Spitzenschüler - schneller auf den Arbeitsmarkt

Das „2 in 1“, es klingt eher nach milchdurchtränktem Löskaffee, als nach Bildung und trotzdem ist eine solche Formulierung auch im Schulsystem seit Kurzem nicht mehr fremd. Wird die derzeitige Erwägung des Bildungsministeriums umgesetzt, könnten für Spitzenschüler schon bald zwei Schuljahre innerhalb von weniger als zwölf Monaten absolvierbar sein. In jedem Vierjahreszyklus bis zur zwölften Klasse erhalten Schüler mit besonderen Leistungen die Möglichkeit, in einem Jahr deren zwei abzuschließen. Ein einziges Mal in jedem Zyklus machbar. Auf den ersten Blick kein so ganz abwegiger Vorschlag. Aber nur auf den ersten Blick. Beim längeren Überlegen kommen dann doch gewaltige Zweifel.

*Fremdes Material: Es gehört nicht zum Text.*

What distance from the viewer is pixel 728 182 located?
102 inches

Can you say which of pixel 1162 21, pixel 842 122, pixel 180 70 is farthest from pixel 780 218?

„Die rumänische Bildung hat ganz andere Probleme“, sagt Ovidiu Ganţ, auf gleicher Wellenlänge mit vielen Lehrern und Eltern. Ganţ ist Parlamentarier, aber auch ausgebildeter Mathematiklehrer und Vater zweier schulpflichtiger Kinder. Erwachsene halten nicht viel von dem neuen Vorschlag. In Schülerkreisen kann sich der ein oder andere aber schon vorstellen, früher den Unterricht zu quittieren. Für einen Schüler könnte theoretisch ab der Grundstufe die Möglichkeit bestehen, bis zum Abschluss der 12. Klasse das Abitur um drei Jahre früher ablegen zu können. „Früher zum Studium, früher auf den Arbeitsmarkt, früher von den Eltern unabhängig und ... früher in Rente“, Carol B. findet es recht lustig, was sich da für ihn bieten könnte. „Schade, dass ich schon in der 9. Klasse bin“, blickt er mit leichtem Wehmut auf den letzten Clou des Ministeriums. Mit etwas Phantasie könnte es dann so aussehen, dass ein Schüler am Vormittag in die dritte Klasse geht und kurze Texte nacherzählen muss, und am Nachmittag in der zweiten Klasse erst richtig lesen lernt. Oder er lernt noch in der 7. Klasse, hat aber unterdessen drei Wochen zuvor seinen Abschluss der 8. Klasse geschafft. Auch bei Top-Leistungen eines Schülers könnte alles einen Haken haben. Nämlich dann, wenn der Schüler wegen Fehlstunden die Klasse(n) nicht schafft. Bleibt er dann ein- oder gar zweimal sitzen?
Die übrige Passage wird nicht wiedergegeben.